課題文:
野口雨情についての解説文では、筆者が野口雨情の話題を二月に取り上げている。その理由を説明せよ。

ページ本文:
解説 竹山君と野村君 ― 野口雨情<1> (新谷保人)

 明治四十一年二月十七日、めずらしく啄木が野口雨情に手紙を書いているので、この二月でとりあげてみます。

野口英吉(1882〜1945) 筆名雨情。詩人。啄木が小樽日報社に勤務したときの同僚の記者で、共に三面を担当、創業まもない『小樽日報』のために力を尽したが、社内の改革をめざして啄木らと主筆の岩泉江東の排斥を企てたのが発覚して、新聞社を追われた。後年民謡詩人として広く世に知られ、また童謡集『十五夜お月さん』(大10)などを刊行した。
(石川啄木全集・第七巻/岩城之徳編「解題」より)

 啄木の明治四十年・北海道漂泊を考える時、野口雨情との絡みには独特のニュアンスがあります。啄木は雨情と絡むと、なにか、啄木の意図からは少しズレたところに事態が展開してしまうというか。

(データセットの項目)

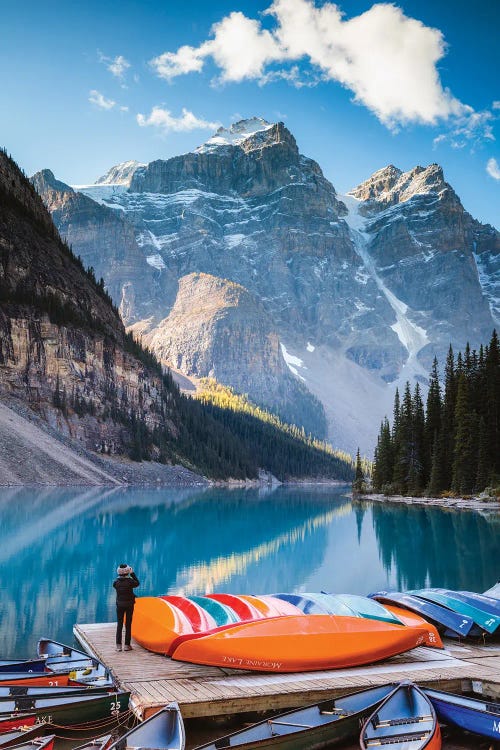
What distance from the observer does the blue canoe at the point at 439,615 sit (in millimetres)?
15336

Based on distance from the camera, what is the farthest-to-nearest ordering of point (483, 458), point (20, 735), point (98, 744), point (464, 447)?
point (464, 447) → point (483, 458) → point (98, 744) → point (20, 735)

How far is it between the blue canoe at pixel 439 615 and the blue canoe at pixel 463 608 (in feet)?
0.54

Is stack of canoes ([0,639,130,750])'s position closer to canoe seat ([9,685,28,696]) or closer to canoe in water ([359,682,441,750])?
canoe seat ([9,685,28,696])

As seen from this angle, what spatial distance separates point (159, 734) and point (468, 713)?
198 inches

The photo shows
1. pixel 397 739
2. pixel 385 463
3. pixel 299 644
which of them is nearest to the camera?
pixel 397 739

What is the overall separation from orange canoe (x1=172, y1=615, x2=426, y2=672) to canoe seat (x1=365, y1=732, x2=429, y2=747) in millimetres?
3189

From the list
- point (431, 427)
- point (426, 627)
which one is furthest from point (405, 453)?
point (426, 627)

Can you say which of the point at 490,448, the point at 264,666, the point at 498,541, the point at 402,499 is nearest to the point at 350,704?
the point at 264,666

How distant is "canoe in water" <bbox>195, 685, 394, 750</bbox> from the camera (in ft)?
28.9

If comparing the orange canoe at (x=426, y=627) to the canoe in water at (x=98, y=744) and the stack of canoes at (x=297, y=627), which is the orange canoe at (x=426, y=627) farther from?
the canoe in water at (x=98, y=744)

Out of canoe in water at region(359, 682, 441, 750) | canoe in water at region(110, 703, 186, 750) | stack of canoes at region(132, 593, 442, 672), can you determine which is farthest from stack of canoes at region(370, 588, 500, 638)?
canoe in water at region(110, 703, 186, 750)

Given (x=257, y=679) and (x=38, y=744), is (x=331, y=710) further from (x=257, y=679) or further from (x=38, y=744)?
(x=38, y=744)

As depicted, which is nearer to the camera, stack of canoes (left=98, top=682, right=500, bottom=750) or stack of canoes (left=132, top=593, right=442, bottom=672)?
stack of canoes (left=98, top=682, right=500, bottom=750)

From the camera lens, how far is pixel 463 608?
1597 centimetres
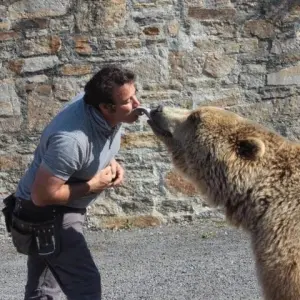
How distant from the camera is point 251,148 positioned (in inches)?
169

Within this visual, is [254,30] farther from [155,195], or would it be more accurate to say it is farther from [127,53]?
[155,195]

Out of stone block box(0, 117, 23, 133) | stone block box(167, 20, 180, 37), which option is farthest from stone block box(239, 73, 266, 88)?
stone block box(0, 117, 23, 133)

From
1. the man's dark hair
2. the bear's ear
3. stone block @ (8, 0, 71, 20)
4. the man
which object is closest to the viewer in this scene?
the bear's ear

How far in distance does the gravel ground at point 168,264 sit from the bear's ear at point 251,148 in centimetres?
214

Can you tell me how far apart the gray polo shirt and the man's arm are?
0.03 m

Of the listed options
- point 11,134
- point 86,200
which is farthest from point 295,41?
point 86,200

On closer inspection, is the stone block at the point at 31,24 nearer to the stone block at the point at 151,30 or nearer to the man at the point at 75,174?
the stone block at the point at 151,30

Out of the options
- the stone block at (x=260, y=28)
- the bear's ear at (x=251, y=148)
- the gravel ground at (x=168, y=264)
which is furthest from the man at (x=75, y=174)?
the stone block at (x=260, y=28)

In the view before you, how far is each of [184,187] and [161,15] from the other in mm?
1692

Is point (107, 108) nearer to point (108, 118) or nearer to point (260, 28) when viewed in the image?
point (108, 118)

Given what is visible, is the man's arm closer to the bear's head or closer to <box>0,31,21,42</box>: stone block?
the bear's head

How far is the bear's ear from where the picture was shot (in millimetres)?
4285

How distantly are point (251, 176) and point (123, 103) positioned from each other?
817 mm

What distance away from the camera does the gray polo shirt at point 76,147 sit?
4355 millimetres
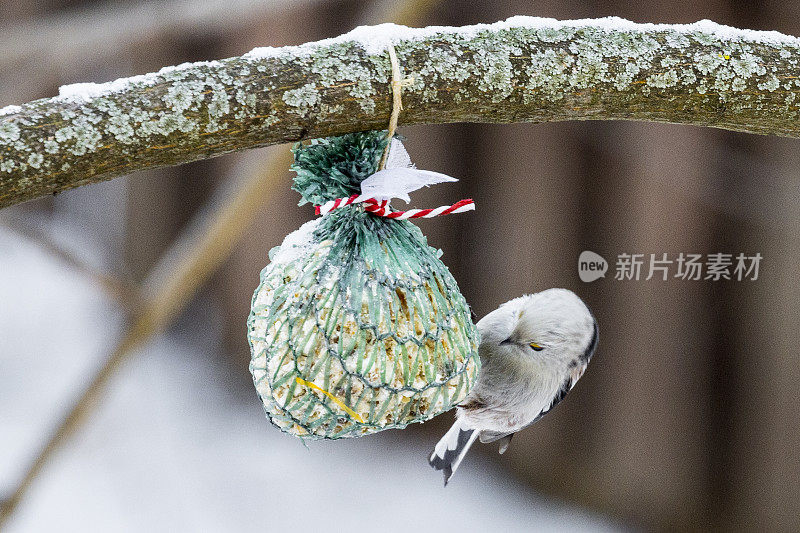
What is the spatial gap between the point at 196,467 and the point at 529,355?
6.90 feet

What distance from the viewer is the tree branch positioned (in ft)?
1.92

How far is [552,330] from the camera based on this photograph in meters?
0.79

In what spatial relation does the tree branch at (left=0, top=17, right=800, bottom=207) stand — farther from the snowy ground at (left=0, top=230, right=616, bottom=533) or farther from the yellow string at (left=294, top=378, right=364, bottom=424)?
the snowy ground at (left=0, top=230, right=616, bottom=533)

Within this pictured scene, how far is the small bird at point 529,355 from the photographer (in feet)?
2.60

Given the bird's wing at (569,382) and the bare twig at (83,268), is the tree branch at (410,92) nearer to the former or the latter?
the bird's wing at (569,382)

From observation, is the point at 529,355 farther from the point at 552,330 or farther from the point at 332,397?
the point at 332,397

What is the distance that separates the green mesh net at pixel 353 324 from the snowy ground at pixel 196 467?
65.0 inches

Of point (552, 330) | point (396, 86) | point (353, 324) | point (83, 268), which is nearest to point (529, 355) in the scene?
point (552, 330)

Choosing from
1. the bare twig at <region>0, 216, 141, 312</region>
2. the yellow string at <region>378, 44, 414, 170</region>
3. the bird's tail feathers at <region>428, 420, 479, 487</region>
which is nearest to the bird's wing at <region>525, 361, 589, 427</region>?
the bird's tail feathers at <region>428, 420, 479, 487</region>

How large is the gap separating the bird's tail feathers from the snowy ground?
4.60 ft

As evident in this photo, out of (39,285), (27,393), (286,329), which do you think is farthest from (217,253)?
(39,285)

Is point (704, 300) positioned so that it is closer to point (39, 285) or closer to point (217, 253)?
point (217, 253)

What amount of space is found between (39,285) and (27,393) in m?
0.62

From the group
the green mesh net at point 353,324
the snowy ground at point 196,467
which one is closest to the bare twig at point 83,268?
the green mesh net at point 353,324
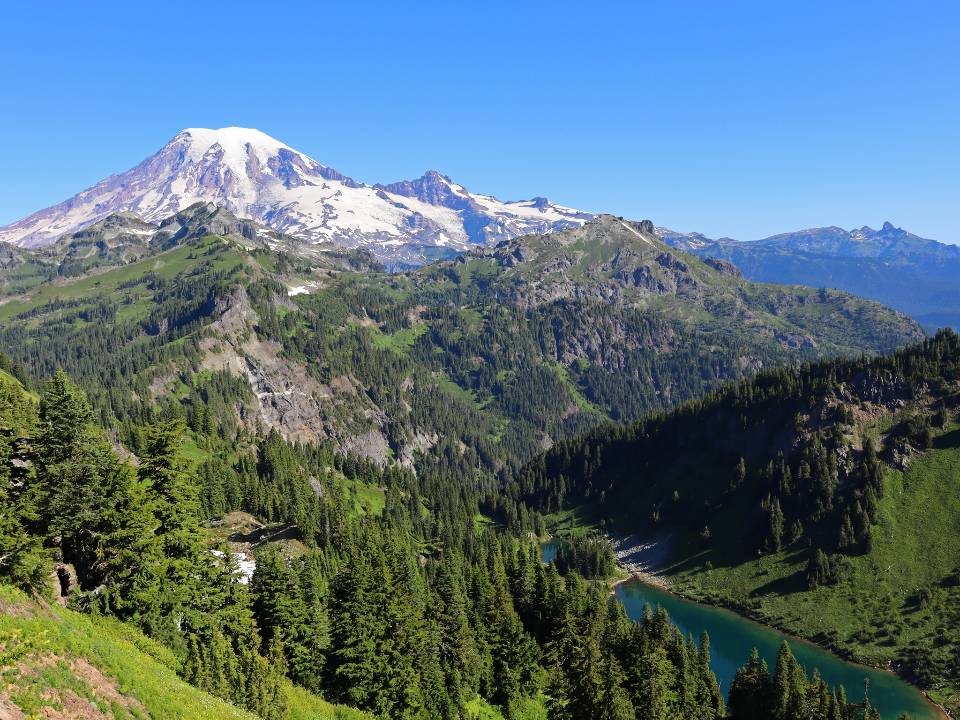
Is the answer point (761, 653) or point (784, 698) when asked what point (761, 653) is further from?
point (784, 698)

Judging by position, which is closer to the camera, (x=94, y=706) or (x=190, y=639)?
(x=94, y=706)

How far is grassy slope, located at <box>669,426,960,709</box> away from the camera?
151m

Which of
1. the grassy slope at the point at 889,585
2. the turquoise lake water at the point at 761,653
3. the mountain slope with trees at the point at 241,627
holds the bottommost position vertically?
the turquoise lake water at the point at 761,653

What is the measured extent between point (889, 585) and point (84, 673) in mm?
182940

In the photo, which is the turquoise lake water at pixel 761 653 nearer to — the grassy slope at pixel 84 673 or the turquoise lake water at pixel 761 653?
the turquoise lake water at pixel 761 653

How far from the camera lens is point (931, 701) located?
131 m

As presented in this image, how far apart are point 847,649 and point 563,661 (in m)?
92.2

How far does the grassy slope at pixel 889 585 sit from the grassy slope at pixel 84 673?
483 feet

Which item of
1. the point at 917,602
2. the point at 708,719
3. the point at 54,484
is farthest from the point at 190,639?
the point at 917,602

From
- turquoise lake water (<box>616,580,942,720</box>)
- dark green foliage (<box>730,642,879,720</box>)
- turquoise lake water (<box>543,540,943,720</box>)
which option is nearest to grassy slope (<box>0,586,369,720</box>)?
dark green foliage (<box>730,642,879,720</box>)

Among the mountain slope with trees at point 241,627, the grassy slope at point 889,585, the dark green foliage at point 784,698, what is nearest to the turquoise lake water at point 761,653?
the grassy slope at point 889,585

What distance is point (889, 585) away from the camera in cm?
16638

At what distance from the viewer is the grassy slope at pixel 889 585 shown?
5930 inches

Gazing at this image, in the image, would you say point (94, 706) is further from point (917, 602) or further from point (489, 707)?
point (917, 602)
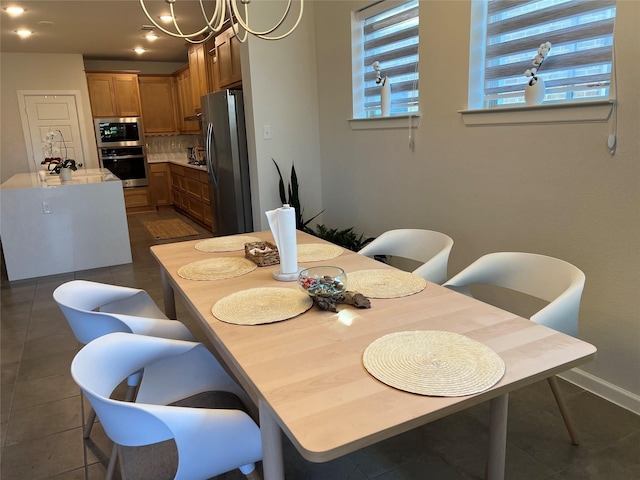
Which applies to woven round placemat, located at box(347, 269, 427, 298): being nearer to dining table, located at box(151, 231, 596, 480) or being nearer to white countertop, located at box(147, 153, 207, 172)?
dining table, located at box(151, 231, 596, 480)

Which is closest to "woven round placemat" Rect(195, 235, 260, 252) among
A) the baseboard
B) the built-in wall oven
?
the baseboard

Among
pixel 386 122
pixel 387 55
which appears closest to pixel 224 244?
pixel 386 122

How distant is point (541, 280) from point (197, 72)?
525 centimetres

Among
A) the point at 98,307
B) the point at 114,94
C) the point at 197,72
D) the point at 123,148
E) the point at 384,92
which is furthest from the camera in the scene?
the point at 123,148

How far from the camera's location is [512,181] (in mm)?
2443

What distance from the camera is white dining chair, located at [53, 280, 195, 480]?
1577 millimetres

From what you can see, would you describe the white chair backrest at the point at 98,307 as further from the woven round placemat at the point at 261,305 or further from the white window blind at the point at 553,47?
the white window blind at the point at 553,47

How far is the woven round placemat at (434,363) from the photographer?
1.00m

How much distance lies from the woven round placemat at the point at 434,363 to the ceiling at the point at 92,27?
4.36 metres

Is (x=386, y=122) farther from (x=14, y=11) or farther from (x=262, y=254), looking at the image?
(x=14, y=11)

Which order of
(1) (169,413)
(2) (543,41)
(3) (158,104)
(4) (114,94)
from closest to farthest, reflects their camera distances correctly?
1. (1) (169,413)
2. (2) (543,41)
3. (4) (114,94)
4. (3) (158,104)

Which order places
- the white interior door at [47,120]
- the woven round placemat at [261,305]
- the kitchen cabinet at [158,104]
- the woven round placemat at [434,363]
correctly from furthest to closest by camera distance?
the kitchen cabinet at [158,104]
the white interior door at [47,120]
the woven round placemat at [261,305]
the woven round placemat at [434,363]

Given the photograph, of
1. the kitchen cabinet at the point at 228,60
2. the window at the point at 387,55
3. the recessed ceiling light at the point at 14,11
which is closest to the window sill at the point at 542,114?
the window at the point at 387,55

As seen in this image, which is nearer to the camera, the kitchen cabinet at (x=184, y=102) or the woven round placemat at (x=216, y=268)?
the woven round placemat at (x=216, y=268)
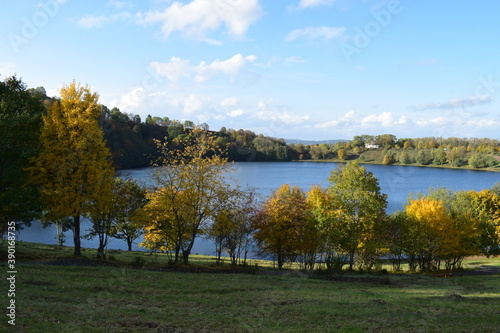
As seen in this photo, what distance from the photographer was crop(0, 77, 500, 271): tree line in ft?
75.7

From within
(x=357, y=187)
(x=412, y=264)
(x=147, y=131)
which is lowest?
(x=412, y=264)

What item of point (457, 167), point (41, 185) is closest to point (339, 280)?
point (41, 185)

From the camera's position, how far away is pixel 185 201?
2636 centimetres

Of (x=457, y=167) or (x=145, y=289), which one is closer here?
(x=145, y=289)

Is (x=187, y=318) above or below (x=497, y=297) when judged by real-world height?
above

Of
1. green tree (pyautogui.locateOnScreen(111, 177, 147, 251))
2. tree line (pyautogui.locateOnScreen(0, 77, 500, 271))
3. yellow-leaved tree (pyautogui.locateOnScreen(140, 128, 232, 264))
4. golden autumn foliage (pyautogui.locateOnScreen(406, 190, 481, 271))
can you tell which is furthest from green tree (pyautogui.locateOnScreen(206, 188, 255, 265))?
golden autumn foliage (pyautogui.locateOnScreen(406, 190, 481, 271))

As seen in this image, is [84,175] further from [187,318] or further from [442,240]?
[442,240]

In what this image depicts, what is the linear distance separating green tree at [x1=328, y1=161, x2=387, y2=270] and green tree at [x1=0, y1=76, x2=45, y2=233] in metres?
25.7

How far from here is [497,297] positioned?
17.4 m

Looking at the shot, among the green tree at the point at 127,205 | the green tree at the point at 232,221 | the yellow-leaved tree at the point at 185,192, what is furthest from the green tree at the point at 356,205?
the green tree at the point at 127,205

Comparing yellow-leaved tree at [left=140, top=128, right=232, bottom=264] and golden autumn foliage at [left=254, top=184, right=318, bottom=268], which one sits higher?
yellow-leaved tree at [left=140, top=128, right=232, bottom=264]

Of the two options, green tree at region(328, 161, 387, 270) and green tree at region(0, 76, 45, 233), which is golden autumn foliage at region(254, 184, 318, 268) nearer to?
green tree at region(328, 161, 387, 270)

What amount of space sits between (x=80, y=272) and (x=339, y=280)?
1574cm

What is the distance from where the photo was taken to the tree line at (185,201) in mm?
23062
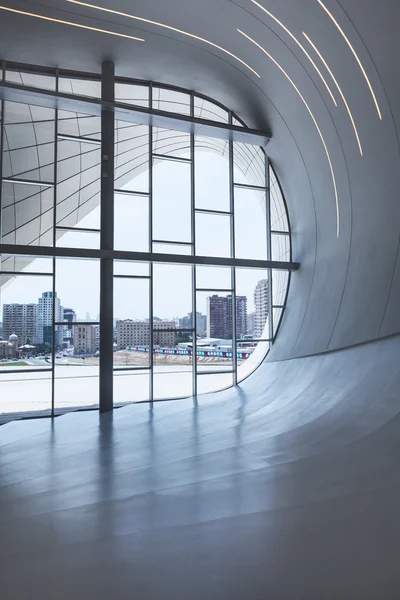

完成した解答:
明治四十一年二月十七日に、啄木が野口雨情に手紙を書いているからである。筆者はそれをめずらしいことだと述べている。